On the rationalization. Perhaps it isn't a post-hoc rationalization, more of an excuse. It is saying "the funding bar was low, but we still think the expected value of the video game is more important than 25 lives". That's pretty crass. And probably worse than just the $100k counterfactual because of reputational spillover to other causes.

The post-hoc rationalization is referring to the "Note that this grant was made at the very peak of the period of very abundant (partially FTX-driven) EA funding where finding good funding opportunities was extremely hard."

If it wasn't a good opportunity, why was it funded?

Why does "infrastructure" and longtermist funding rely so heavily on pascal-mugging with evidence-free hypotheticals?

I can easily craft a hypothetical in the other direction on the video game. Perhaps funding such a game reinforces the impression that EA is a self-serving cult (as Steven Pinker does), causing more people to distance themselves from any longtermist ideas. It certainly has done so with me. Wasn't accounting for negative impacts the point of your recent post on the messiness of bring hypotheticals into the real world?

"I was a fan of Effective Altruism (almost taught a course on it at Harvard) together w other rational efforts (evidence-based medicine, data-driven policing, randomista econ).
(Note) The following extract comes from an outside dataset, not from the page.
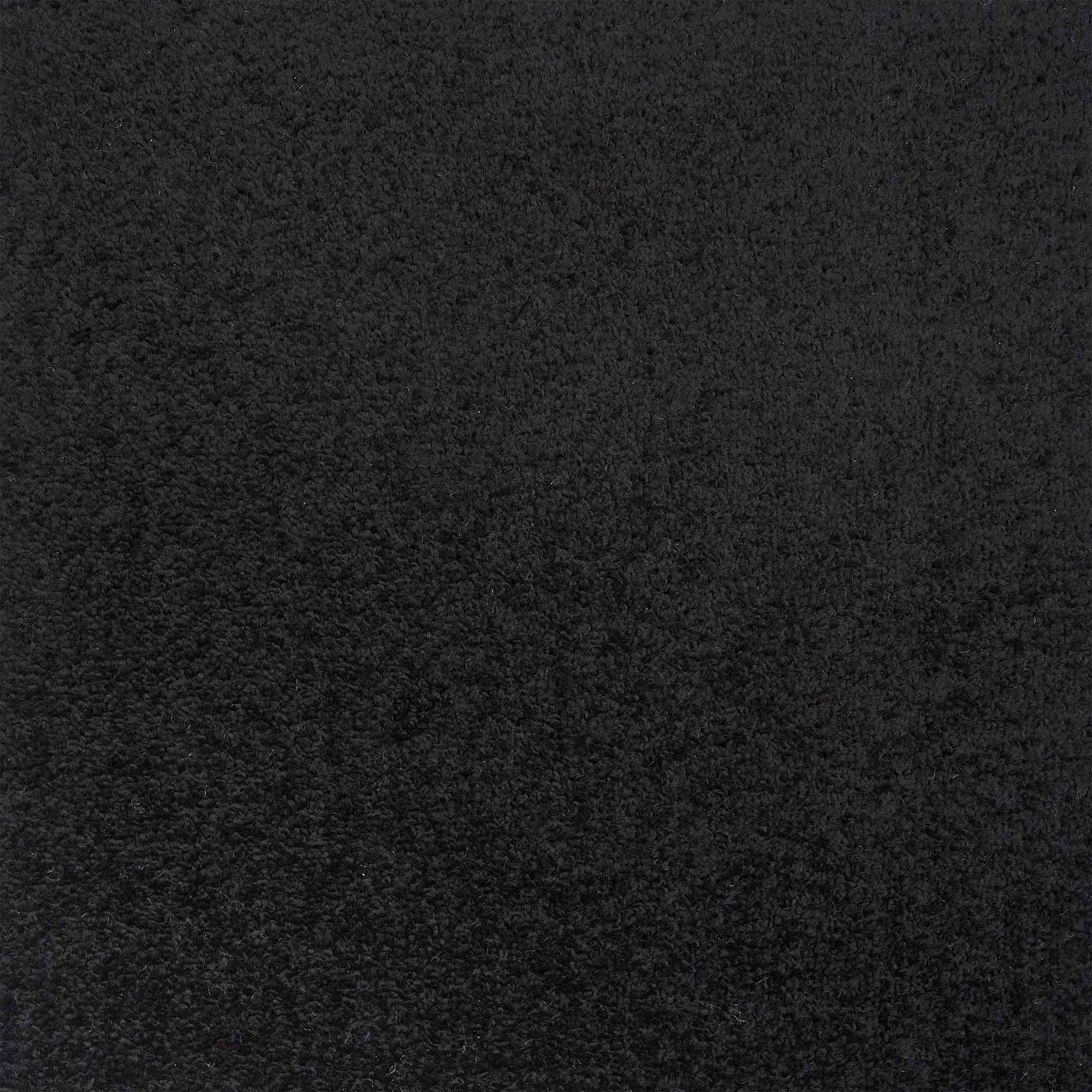 Saturnalia_0031_78-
But it became cultish. Happy to donate to save the most lives in Africa, but not to pay techies to fret about AI turning us into paperclips. Still support the idea; hope they extricate themselves from this rut." - Steven Pinker

I think the pile-on of post-hoc rationalizations trying to defend or excuse this grant is evidence of the rot in EA in captured in Steven Pinker's comment. People are earnestly defending the idea that $100k on a bay area software salary for a speculative video game is worthy of the EA label. Can we at least all agree that this money would have been better spent by GiveWell?

Why is it so hard to say that the grant was a mistake not only in hindsight, but at the time it was made?
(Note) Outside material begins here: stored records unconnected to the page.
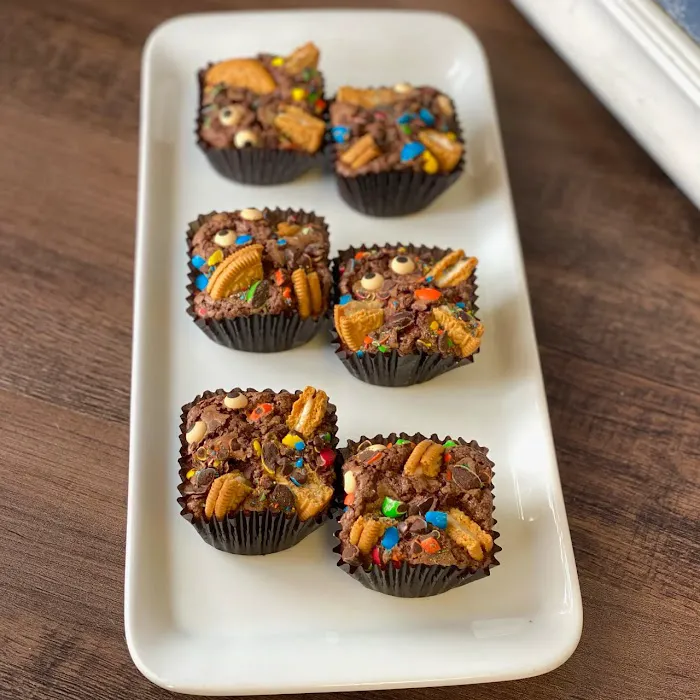 Double Batch Bakery | Online Bakery Picture 4
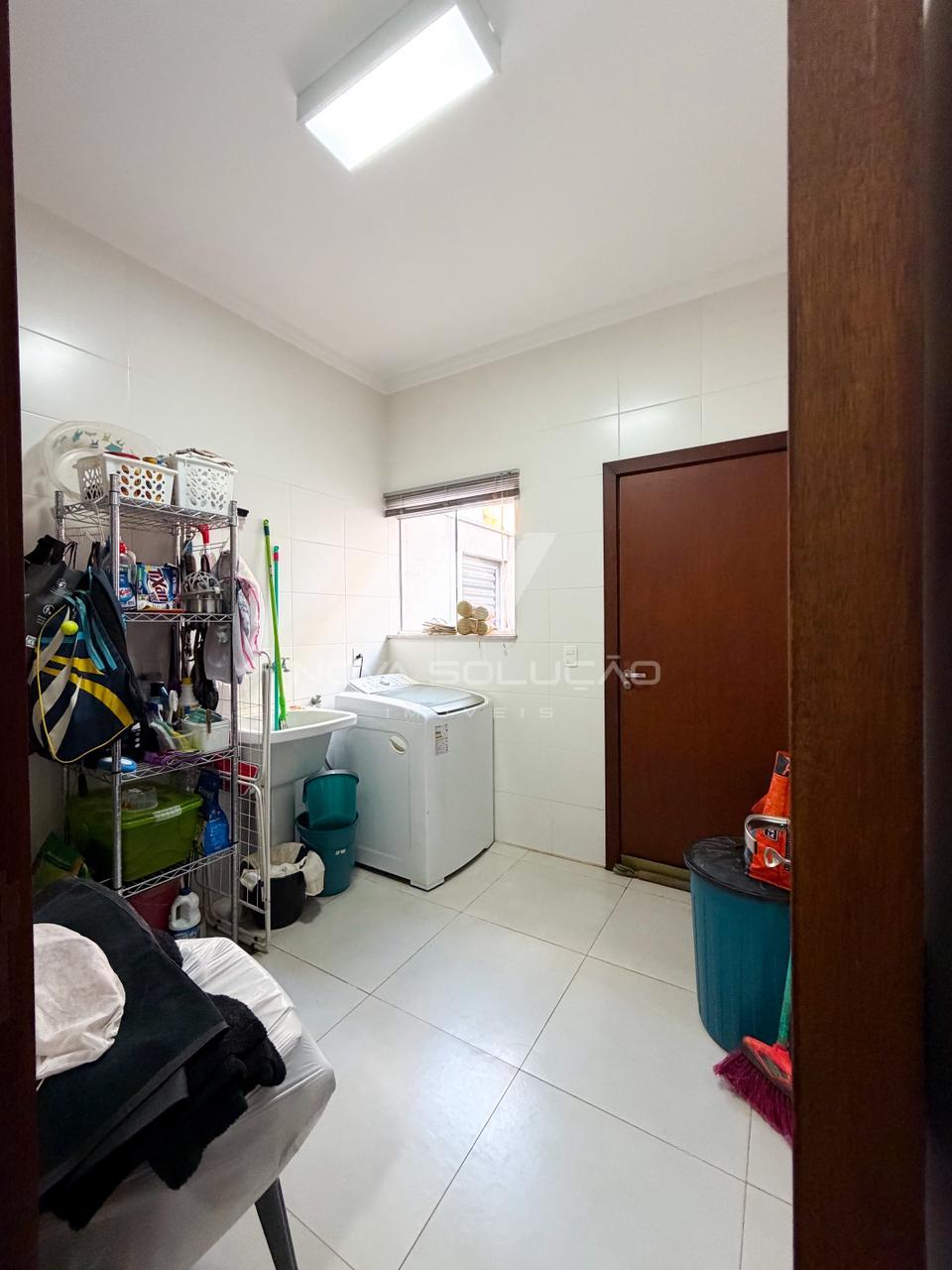 Condomnio  venda, Condomnio Portal de So Clemente, LIMEIRA - SP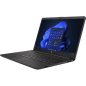 HP 250 G9 6S7B5EA - Schwarz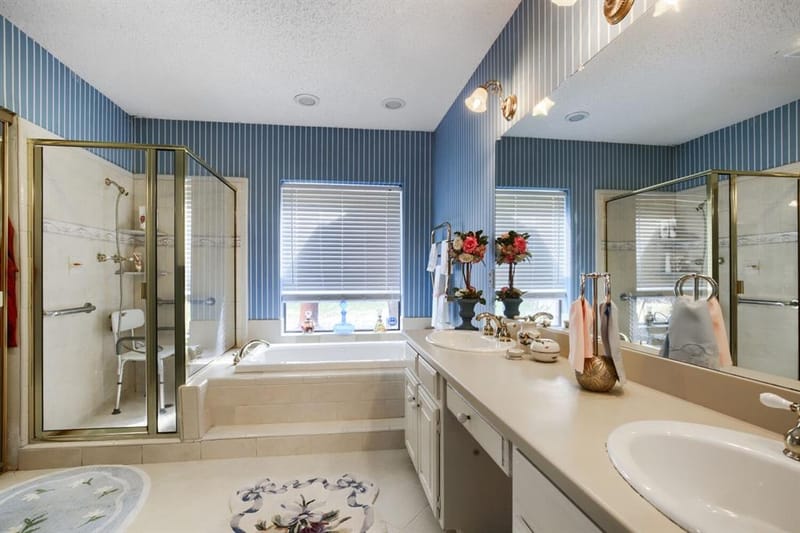 1538 Highland Road, Dallas TX 75218 - Photo 13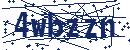 Code aus dem Bild eingeben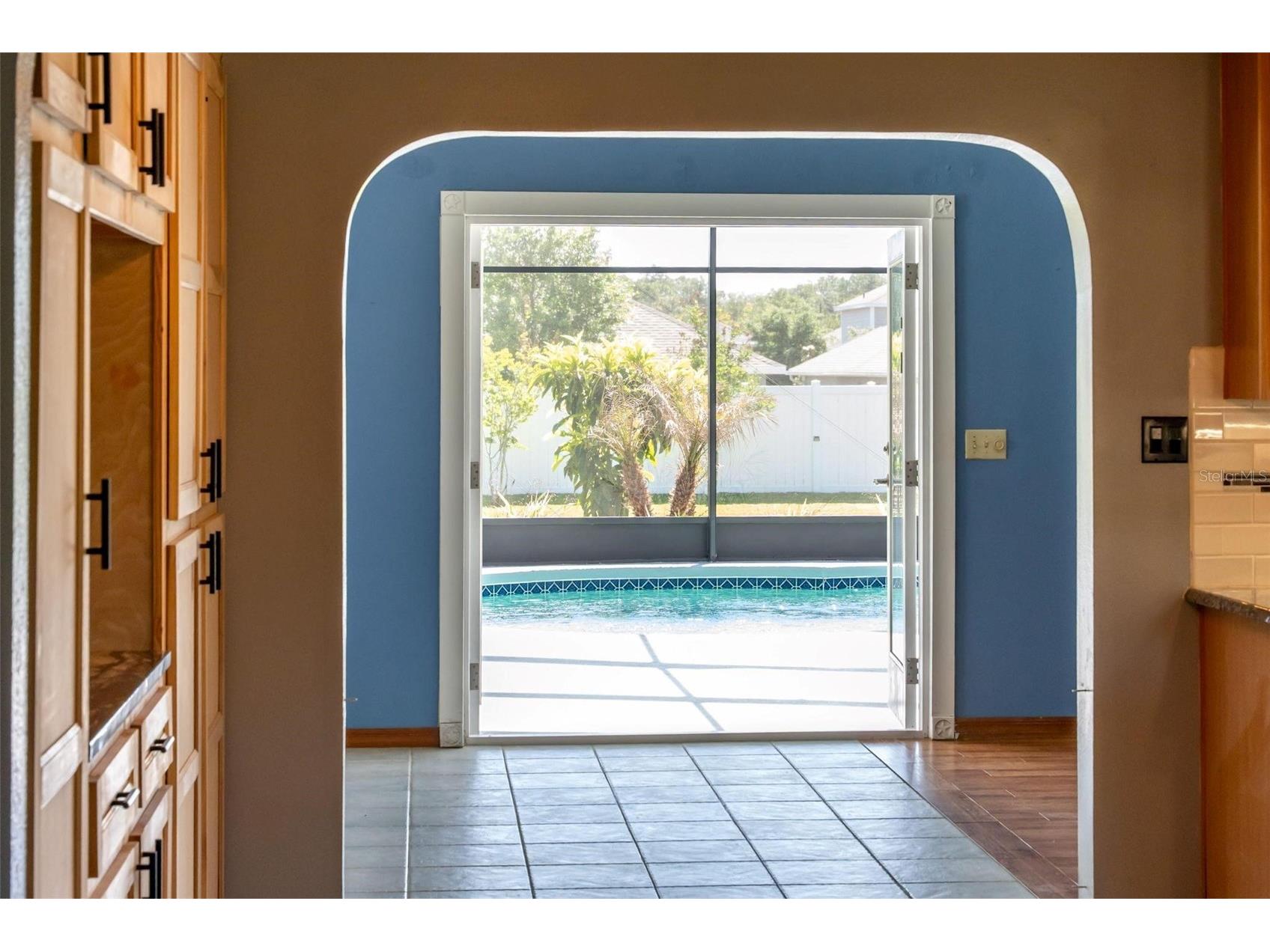 1780 Heather Street Mount Dora FL 32757 G5111126 image85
"A cost-effectiveness of decreasing GHG emissions of 3.41 tCO2eq/$, with a plausible range of 0.182 to 31.4 tCO2eq/$."

This is not a credible number, and Founders Pledge as of several years ago said they no longer stand behind the cost-effectiveness calculation you link to in your post.
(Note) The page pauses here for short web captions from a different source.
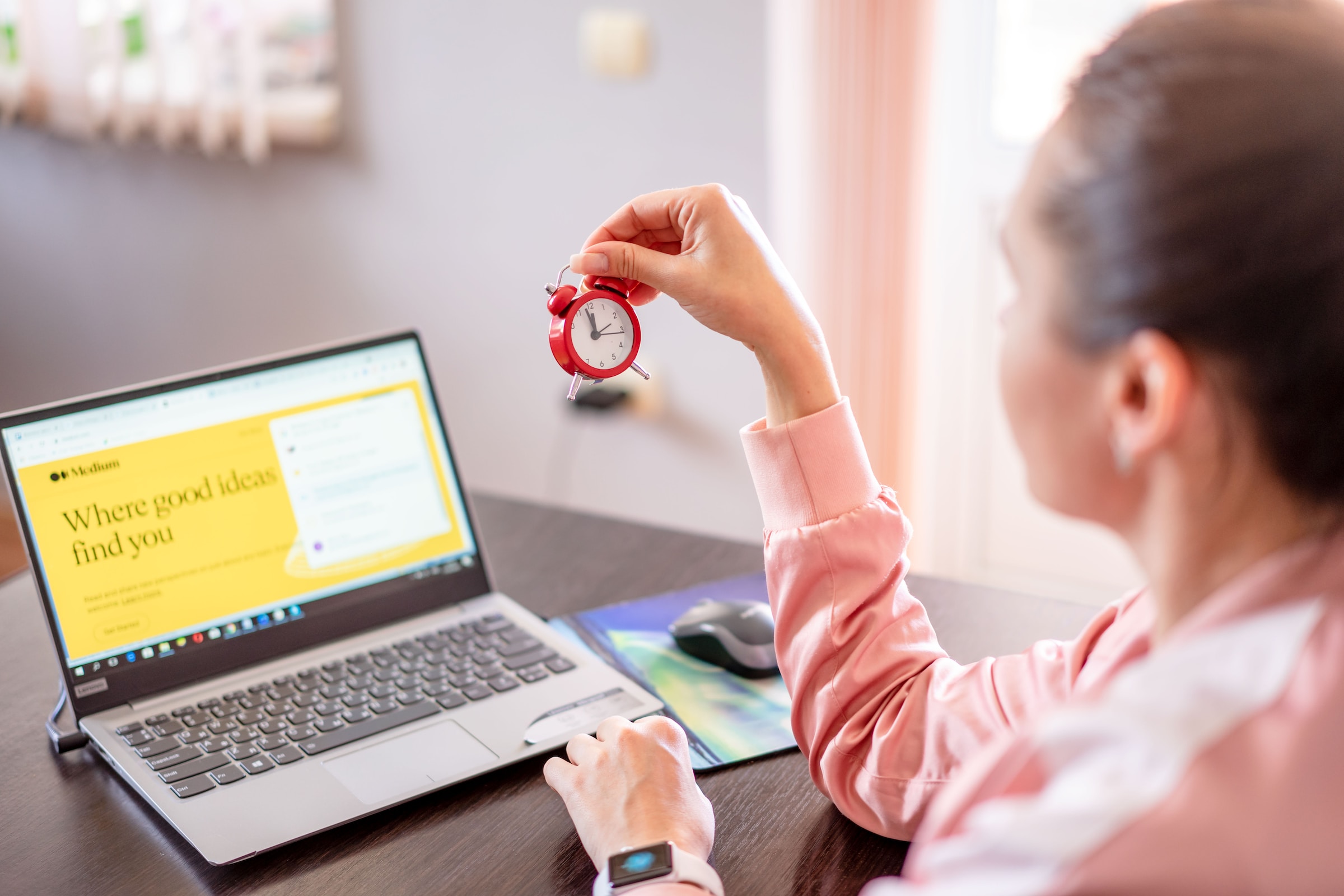 How to Streamline Your Business Operations with a CRM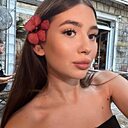 Дарина, 22 года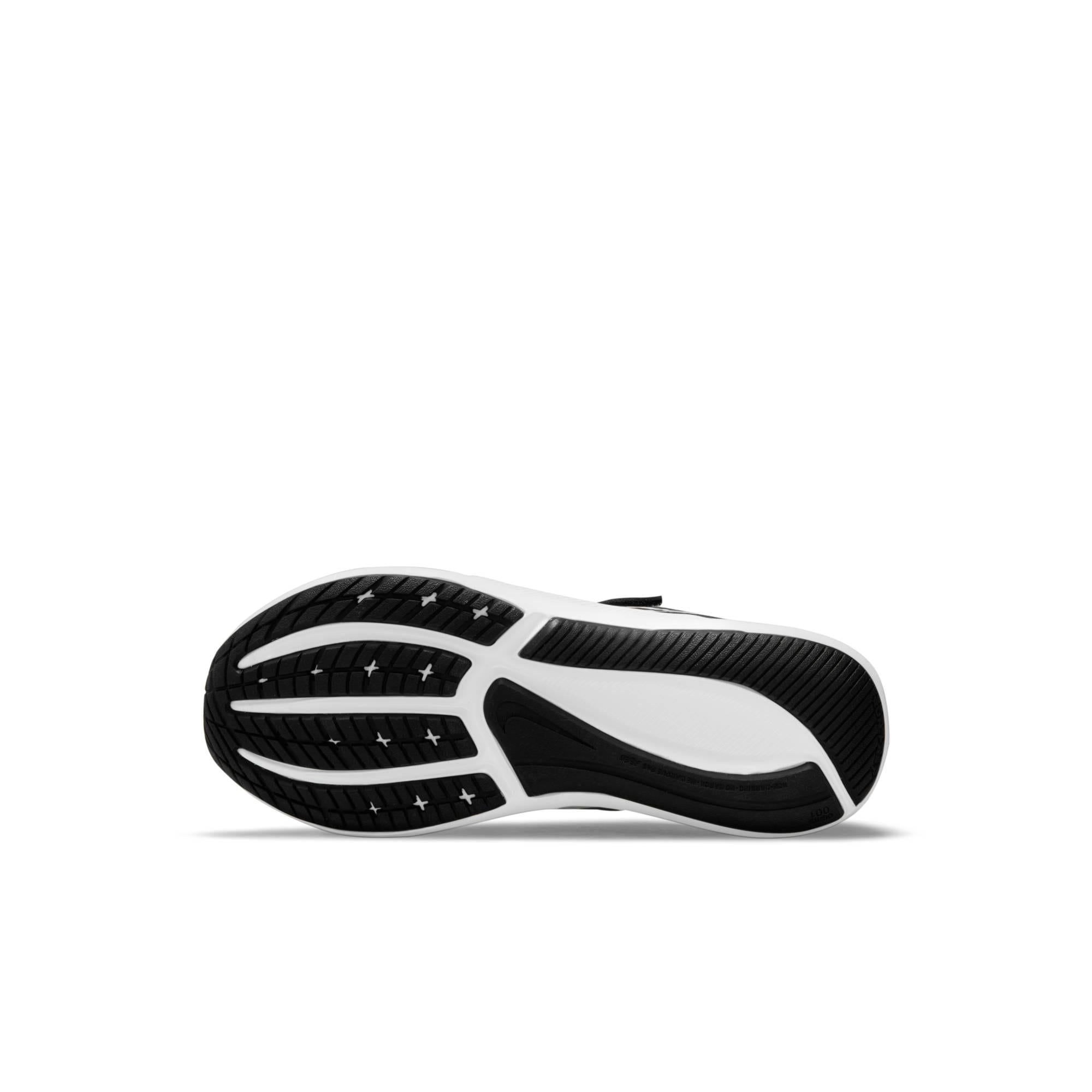 Nike Laufschuh »STAR RUNNER 3 (PS)«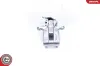 Bremssattel Hinterachse rechts ESEN SKV 45SKV184 Bild Bremssattel Hinterachse rechts ESEN SKV 45SKV184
It is based on an assumption that CATF nuclear advocacy will result in cheap enough reactors to replace coal in thermal electric power production. That is not credible now, and it wasn't at the time when the BOTEC was made. Note the 0.5%/1%/2% assumptions that nuclear will displace coal that are doing quite a lot of heavy lifting in getting the numbers to work out. The percentages are far lower than that. Be careful of arbitrary bounding your analysis in whole numbers between 1-100%. I made a copy of the sheet when it came out to capture any changes or alterations - my copy has some cells labeled that are missing in yours.

The supposed climate benefits of nuclear advocacy are contested, and far more credible and sophisticated modeling shows the possibility that there are some zero-sum trade-offs in scaling that mean more nuclear power could result in higher cumulative emissions. I see it as even odds whether CATF nuclear advocacy increases or reduces emissions in expectation. But extremely likely (>95%) that CATF's nuclear program was a total waste of philanthropic dollars.

The lesson is to be careful with BOTECs - use probability distributions instead of single-point numbers, and have several people red-team the analysis both in the numbers and the structure of the calculation.

Another issue is you are taking values derived from speculation and comparing them to measured cost-effectiveness from RCTs with a strong evidentiary basis.